Andy analyses the risks of climate change, in order to help people, businesses, governments, and non-governmental organisations adapt to climate change.
Areas of expertise
- Geographic information systems
- Specific tools and methods for the analysis of risk
- Biodiversity assessment especially in Africa
Publications by Andrew Hartley
Andy's work aims to develop tools and methodologies for the assessment of the risks of climate change. Output from climate models is usually in the form of physical parameters, such as rainfall or temperature. While these are interesting for the study of global or regional trends, they are maybe not so relevant to users who need to understand how climate change will make a difference to their activities.
Risk analysis can be used by many different groups and organisations, such as businesses, government services, non-governmental organisations, and even individuals. A risk analysis approach to climate change takes into account both an organisations sensitivities to weather and climate-related hazards, and the vulnerabilities that are inherent in the system. Only by doing this can we quantify the temporal and spatial changes that an organisation will have to plan for in the future.

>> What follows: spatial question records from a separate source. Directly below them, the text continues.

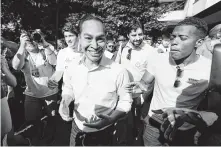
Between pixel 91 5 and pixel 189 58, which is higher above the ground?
pixel 91 5

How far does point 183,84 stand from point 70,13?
1310 cm

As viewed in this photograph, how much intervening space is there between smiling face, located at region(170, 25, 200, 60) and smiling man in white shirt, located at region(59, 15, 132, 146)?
0.54 metres

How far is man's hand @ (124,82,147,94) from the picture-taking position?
237 centimetres

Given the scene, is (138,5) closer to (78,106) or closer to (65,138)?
(65,138)

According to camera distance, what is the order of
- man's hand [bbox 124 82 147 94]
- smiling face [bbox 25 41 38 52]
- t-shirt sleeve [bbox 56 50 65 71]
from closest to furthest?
man's hand [bbox 124 82 147 94]
smiling face [bbox 25 41 38 52]
t-shirt sleeve [bbox 56 50 65 71]

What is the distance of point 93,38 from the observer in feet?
7.54

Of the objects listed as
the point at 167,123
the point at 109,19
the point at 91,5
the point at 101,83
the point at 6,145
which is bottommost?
the point at 6,145

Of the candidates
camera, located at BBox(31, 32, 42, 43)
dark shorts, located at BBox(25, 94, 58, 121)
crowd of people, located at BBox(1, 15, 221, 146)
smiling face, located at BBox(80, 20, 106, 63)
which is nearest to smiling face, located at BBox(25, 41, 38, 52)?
camera, located at BBox(31, 32, 42, 43)

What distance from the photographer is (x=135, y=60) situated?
4.36 metres

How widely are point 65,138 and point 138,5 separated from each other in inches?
352

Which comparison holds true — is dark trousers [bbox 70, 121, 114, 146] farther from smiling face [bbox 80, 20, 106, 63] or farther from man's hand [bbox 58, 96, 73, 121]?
smiling face [bbox 80, 20, 106, 63]

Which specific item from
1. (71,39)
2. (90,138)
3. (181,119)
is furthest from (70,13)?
(181,119)

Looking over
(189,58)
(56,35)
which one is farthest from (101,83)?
(56,35)

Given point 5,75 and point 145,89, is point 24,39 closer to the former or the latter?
point 5,75
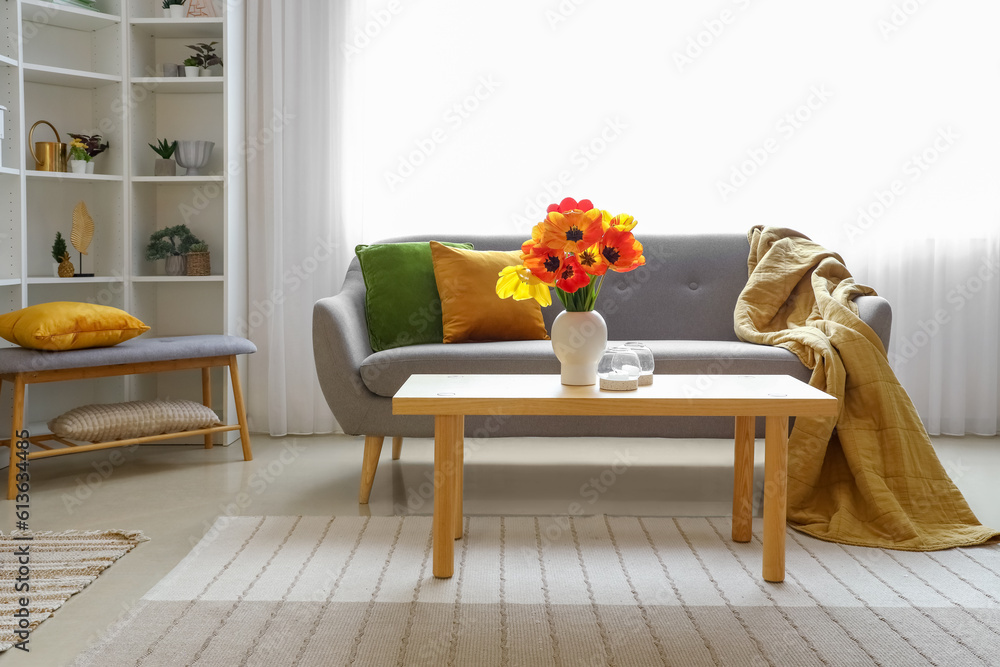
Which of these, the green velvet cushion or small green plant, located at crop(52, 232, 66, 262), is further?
small green plant, located at crop(52, 232, 66, 262)

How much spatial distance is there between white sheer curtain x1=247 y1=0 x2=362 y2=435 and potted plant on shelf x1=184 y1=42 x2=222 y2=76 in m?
0.15

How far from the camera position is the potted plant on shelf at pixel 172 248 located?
339 centimetres

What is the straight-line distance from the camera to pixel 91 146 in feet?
10.8

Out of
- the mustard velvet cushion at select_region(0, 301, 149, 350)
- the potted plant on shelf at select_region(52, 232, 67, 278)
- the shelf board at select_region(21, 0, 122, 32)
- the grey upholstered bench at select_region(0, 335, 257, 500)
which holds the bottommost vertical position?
the grey upholstered bench at select_region(0, 335, 257, 500)

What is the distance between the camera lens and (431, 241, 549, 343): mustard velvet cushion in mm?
2887

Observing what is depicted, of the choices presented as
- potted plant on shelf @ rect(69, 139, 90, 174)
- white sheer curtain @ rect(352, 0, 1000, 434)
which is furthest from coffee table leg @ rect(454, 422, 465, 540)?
potted plant on shelf @ rect(69, 139, 90, 174)

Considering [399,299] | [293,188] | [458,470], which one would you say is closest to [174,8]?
[293,188]

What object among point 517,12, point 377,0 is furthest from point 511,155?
point 377,0

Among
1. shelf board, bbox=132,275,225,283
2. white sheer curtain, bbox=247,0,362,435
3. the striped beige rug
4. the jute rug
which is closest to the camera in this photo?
the striped beige rug

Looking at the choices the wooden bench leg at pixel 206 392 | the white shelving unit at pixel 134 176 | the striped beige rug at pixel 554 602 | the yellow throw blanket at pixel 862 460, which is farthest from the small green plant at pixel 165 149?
the yellow throw blanket at pixel 862 460

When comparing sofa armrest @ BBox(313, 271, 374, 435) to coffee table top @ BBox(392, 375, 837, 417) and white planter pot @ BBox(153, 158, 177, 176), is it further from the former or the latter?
white planter pot @ BBox(153, 158, 177, 176)

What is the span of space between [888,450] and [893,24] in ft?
7.10

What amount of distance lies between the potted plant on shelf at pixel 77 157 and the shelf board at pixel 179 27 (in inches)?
21.5

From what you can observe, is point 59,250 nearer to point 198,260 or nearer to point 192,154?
point 198,260
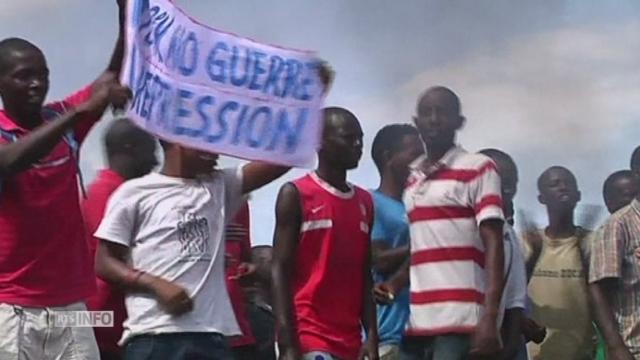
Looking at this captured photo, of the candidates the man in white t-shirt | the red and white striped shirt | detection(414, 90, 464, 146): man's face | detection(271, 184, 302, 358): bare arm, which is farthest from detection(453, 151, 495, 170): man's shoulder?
the man in white t-shirt

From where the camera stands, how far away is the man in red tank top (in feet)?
15.3

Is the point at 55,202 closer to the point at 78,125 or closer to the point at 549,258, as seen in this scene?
the point at 78,125

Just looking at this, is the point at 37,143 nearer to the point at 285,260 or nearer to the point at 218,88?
the point at 218,88

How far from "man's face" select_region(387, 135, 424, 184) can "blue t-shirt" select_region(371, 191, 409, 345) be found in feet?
0.67

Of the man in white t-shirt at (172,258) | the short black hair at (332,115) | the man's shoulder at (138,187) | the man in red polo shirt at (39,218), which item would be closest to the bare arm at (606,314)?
the short black hair at (332,115)

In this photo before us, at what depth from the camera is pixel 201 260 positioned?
4359 millimetres

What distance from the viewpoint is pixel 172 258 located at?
433 centimetres

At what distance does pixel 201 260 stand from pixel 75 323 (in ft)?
1.32

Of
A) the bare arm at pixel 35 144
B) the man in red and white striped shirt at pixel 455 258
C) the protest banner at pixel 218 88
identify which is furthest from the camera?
the man in red and white striped shirt at pixel 455 258

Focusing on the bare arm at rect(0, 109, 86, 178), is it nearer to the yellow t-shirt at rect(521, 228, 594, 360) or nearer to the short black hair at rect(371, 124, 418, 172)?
the short black hair at rect(371, 124, 418, 172)

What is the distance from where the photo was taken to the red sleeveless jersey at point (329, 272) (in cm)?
469

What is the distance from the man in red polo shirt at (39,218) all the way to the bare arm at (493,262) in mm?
1226

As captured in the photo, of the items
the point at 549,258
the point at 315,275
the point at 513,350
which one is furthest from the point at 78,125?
the point at 549,258

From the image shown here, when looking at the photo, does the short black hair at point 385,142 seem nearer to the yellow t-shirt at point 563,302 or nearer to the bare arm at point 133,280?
the yellow t-shirt at point 563,302
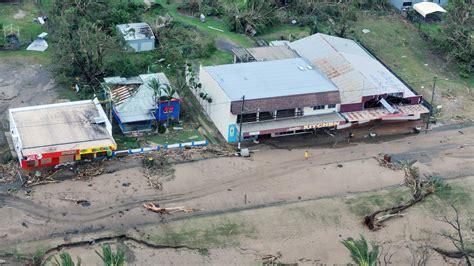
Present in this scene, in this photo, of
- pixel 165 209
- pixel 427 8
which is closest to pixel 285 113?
pixel 165 209

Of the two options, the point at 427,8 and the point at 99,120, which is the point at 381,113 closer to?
the point at 99,120

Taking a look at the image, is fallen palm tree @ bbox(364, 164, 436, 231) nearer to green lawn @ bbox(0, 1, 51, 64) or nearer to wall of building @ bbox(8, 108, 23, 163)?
wall of building @ bbox(8, 108, 23, 163)

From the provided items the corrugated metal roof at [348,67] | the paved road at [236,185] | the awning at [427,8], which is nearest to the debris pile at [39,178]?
the paved road at [236,185]

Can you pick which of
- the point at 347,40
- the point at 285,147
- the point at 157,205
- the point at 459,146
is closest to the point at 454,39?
the point at 347,40

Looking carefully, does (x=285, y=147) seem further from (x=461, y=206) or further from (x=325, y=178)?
(x=461, y=206)

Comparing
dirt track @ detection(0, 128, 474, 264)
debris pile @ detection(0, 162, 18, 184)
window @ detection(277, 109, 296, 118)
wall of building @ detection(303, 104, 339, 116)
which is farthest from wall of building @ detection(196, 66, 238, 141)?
debris pile @ detection(0, 162, 18, 184)

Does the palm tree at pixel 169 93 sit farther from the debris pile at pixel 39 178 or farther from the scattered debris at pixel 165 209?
the scattered debris at pixel 165 209
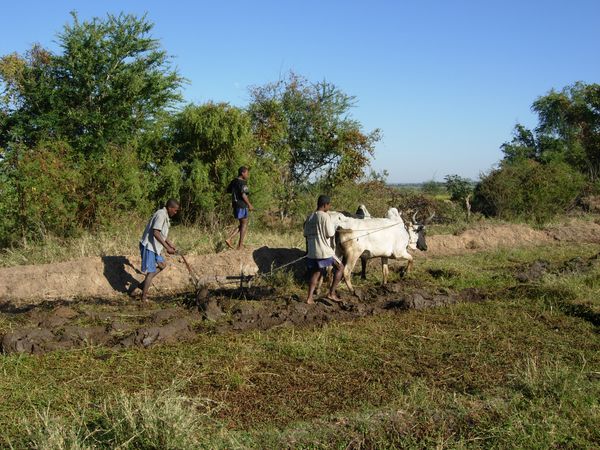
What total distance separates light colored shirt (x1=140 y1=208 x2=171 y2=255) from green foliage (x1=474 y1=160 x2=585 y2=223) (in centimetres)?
1289

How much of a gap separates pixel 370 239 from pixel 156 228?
12.1 feet

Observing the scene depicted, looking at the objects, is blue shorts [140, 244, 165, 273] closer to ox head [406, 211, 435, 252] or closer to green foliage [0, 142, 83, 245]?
green foliage [0, 142, 83, 245]

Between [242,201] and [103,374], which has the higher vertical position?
[242,201]

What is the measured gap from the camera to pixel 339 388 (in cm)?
572

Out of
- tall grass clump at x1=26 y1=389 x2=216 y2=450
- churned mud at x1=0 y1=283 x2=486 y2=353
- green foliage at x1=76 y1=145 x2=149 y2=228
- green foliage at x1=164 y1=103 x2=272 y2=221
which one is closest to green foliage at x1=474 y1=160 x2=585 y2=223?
green foliage at x1=164 y1=103 x2=272 y2=221

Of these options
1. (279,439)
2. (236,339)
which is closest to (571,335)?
(236,339)

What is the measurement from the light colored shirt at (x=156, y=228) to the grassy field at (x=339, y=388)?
2.94 meters

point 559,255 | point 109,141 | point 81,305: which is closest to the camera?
point 81,305

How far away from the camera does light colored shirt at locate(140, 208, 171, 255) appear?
31.7 feet

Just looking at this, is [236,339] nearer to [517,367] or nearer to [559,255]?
[517,367]

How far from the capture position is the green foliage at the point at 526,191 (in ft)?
64.2

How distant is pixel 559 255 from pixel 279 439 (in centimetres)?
1175

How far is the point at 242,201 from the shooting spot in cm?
1165

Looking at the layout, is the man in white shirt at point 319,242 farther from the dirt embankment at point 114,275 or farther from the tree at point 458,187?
the tree at point 458,187
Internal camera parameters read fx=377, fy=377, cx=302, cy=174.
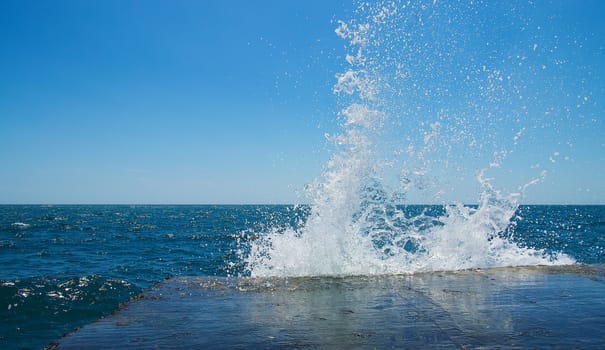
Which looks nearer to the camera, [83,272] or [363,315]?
[363,315]

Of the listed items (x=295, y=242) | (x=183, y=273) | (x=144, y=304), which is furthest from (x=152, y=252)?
(x=144, y=304)

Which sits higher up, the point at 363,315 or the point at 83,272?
the point at 363,315

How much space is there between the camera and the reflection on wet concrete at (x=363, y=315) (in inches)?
139

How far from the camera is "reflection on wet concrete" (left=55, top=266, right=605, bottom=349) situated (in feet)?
11.6

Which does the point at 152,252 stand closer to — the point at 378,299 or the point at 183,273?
the point at 183,273

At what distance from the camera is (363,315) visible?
4.38 meters

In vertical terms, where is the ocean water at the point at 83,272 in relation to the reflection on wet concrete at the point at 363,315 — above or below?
below

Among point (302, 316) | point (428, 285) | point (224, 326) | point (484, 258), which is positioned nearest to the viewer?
point (224, 326)

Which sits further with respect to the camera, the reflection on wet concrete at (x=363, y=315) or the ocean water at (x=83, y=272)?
the ocean water at (x=83, y=272)

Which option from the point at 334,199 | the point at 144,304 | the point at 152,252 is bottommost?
the point at 152,252

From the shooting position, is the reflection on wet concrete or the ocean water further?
the ocean water

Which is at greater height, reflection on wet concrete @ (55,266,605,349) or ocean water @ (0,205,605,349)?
reflection on wet concrete @ (55,266,605,349)

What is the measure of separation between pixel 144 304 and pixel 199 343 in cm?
188

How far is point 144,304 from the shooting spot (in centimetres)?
501
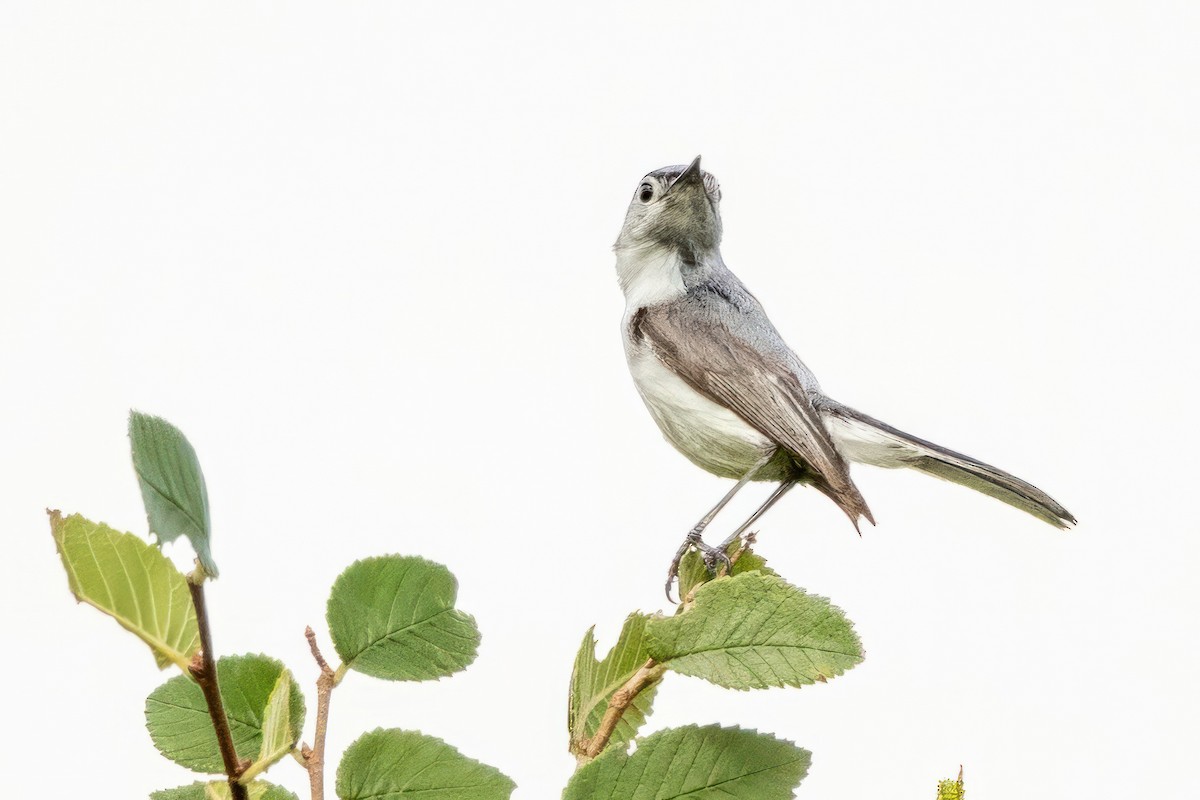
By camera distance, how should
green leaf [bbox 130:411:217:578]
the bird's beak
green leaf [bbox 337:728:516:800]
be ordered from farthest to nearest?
the bird's beak, green leaf [bbox 337:728:516:800], green leaf [bbox 130:411:217:578]

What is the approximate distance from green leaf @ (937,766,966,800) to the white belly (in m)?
1.30

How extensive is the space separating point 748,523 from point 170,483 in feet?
4.31

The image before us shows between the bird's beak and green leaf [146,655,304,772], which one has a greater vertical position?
the bird's beak

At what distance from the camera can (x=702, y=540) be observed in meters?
1.88

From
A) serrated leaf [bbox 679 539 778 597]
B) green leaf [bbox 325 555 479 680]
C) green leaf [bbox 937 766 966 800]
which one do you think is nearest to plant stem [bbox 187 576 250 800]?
green leaf [bbox 325 555 479 680]

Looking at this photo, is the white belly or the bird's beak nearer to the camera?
the white belly

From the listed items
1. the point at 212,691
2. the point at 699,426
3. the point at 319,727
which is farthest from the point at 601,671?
the point at 699,426

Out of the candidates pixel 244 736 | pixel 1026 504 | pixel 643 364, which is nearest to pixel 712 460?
pixel 643 364

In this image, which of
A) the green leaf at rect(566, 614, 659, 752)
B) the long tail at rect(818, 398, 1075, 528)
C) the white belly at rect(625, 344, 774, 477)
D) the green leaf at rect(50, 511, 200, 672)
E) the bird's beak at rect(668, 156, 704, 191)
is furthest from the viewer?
the bird's beak at rect(668, 156, 704, 191)

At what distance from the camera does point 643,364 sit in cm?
251

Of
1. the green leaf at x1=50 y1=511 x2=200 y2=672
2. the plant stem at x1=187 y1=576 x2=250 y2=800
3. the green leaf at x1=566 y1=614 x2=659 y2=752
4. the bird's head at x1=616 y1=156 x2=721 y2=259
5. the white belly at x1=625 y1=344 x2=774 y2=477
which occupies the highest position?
the bird's head at x1=616 y1=156 x2=721 y2=259

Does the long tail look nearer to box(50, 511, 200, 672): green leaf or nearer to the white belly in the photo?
the white belly

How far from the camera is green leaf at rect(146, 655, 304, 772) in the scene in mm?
1184

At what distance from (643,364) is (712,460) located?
287 mm
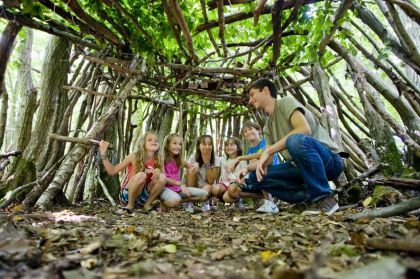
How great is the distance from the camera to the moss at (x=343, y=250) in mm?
1206

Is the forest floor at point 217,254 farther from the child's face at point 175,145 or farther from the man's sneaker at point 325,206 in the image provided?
the child's face at point 175,145

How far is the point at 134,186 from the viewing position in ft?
11.0

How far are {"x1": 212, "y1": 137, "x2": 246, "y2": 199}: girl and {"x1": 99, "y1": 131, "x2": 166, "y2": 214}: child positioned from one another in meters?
0.73

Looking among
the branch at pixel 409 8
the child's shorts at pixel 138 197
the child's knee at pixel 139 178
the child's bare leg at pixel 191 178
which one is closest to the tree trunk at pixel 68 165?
the child's knee at pixel 139 178

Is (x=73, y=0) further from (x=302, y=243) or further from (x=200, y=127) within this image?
(x=200, y=127)

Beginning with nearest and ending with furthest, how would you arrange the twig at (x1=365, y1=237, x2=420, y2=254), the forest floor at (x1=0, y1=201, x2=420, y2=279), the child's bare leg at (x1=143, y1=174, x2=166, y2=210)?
the forest floor at (x1=0, y1=201, x2=420, y2=279) < the twig at (x1=365, y1=237, x2=420, y2=254) < the child's bare leg at (x1=143, y1=174, x2=166, y2=210)

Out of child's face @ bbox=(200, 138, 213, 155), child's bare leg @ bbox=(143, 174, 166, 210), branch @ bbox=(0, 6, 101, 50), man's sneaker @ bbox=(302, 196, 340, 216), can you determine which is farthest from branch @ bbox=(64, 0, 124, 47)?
man's sneaker @ bbox=(302, 196, 340, 216)

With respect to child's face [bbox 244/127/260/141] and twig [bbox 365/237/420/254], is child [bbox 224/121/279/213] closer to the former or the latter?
child's face [bbox 244/127/260/141]

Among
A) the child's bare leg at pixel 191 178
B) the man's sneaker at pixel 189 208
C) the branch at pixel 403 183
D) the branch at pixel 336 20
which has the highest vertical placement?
the branch at pixel 336 20

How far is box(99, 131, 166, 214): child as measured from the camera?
3379 mm

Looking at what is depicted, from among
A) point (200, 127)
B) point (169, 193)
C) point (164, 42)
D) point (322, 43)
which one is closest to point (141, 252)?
point (169, 193)

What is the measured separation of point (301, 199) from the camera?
3029 mm

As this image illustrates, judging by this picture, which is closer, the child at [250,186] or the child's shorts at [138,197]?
the child at [250,186]

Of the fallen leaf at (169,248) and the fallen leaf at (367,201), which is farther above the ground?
the fallen leaf at (367,201)
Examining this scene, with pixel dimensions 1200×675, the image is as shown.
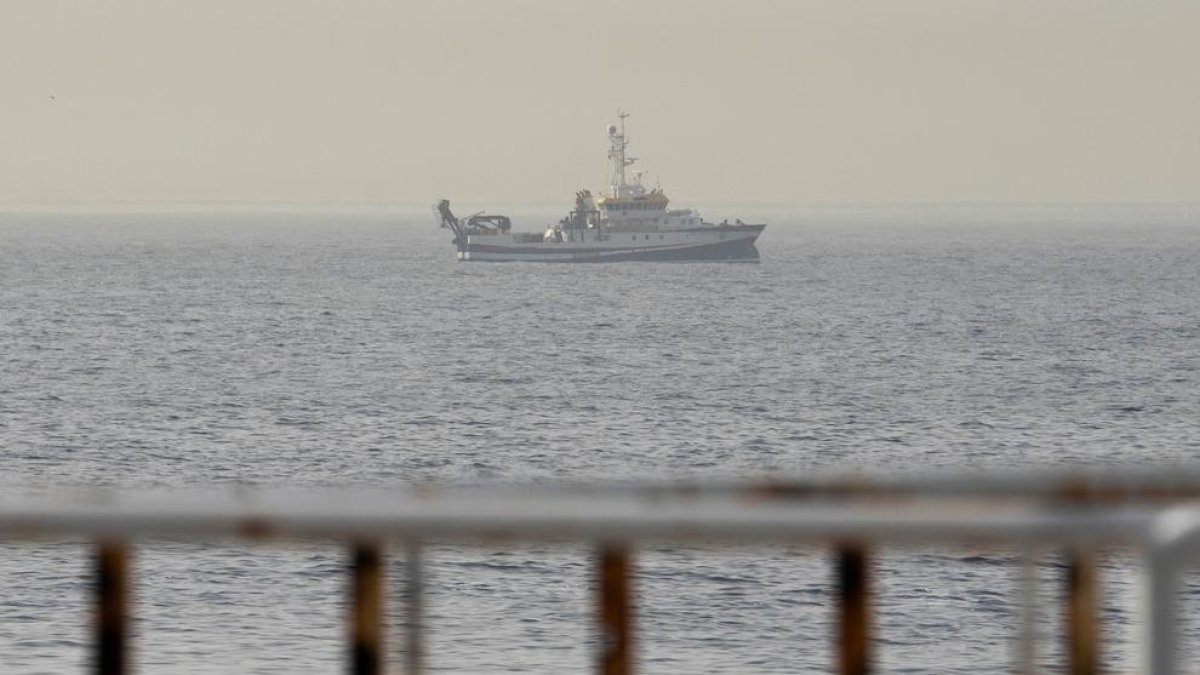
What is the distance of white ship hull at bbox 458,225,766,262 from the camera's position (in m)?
159

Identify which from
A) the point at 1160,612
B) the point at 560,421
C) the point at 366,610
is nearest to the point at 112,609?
the point at 366,610

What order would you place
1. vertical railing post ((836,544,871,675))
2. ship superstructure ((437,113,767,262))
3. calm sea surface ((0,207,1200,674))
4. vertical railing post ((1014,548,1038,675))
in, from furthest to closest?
ship superstructure ((437,113,767,262)), calm sea surface ((0,207,1200,674)), vertical railing post ((836,544,871,675)), vertical railing post ((1014,548,1038,675))

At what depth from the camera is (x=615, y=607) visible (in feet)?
10.7

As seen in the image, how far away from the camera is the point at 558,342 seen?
→ 270 ft

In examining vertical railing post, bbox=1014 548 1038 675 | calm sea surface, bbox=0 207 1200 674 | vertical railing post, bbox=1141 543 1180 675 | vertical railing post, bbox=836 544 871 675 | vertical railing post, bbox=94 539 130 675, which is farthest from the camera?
calm sea surface, bbox=0 207 1200 674

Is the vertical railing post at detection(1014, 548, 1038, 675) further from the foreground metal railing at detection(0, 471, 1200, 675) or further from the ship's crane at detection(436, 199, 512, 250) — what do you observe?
the ship's crane at detection(436, 199, 512, 250)

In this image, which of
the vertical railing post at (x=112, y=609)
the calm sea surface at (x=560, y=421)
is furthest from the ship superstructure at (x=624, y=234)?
the vertical railing post at (x=112, y=609)

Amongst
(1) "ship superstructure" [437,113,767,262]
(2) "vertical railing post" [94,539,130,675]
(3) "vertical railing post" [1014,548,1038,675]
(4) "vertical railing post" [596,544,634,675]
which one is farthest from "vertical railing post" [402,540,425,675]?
(1) "ship superstructure" [437,113,767,262]

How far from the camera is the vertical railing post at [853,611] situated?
3.24 m

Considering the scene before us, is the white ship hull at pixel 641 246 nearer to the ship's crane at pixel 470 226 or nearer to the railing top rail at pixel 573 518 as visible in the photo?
the ship's crane at pixel 470 226

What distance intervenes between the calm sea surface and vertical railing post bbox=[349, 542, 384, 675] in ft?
3.98

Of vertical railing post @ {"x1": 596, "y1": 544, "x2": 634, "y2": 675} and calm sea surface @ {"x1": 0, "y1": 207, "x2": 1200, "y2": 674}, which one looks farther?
calm sea surface @ {"x1": 0, "y1": 207, "x2": 1200, "y2": 674}

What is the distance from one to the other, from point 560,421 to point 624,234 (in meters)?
109

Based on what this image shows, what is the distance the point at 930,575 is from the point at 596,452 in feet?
56.5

A key aspect of Andy's work is the multi-disciplinary nature of risk analysis. He has used his analytical skills in a variety of projects such as the risks of climate change on key species and ecosystems; the visualisation of global sea-level rise hazards, and a risk analysis for the impact of climate change on a UK fire service. This last project included understanding vulnerabilities and hazards in relation to flooding and outdoor vegetation fires. This work has helped the fire service to understand its existing risks and sensitivities to weather and climate, while also providing it with a strong basis to understand how these risks may change in the future.
Andy joined the Met Office Hadley Centre in Summer 2009, as a member of the Climate Impacts Analysis team, which is part of Climate Impacts. Before that he worked as a GIS analyst for Maplecroft, developing environmental, social and political indicators to advise businesses on global risks. The majority of his work history however, is at the European Commission Joint Research Centre, in Italy, where he developed systematic methods and indicators for the assessment of African protected areas. His work helped to inform European decision makers on the pressure and conservation value of protected areas in Africa, and provided relevant information to resource managers in the form of monitoring of seasonal trends in protected areas using Earth observing satellites.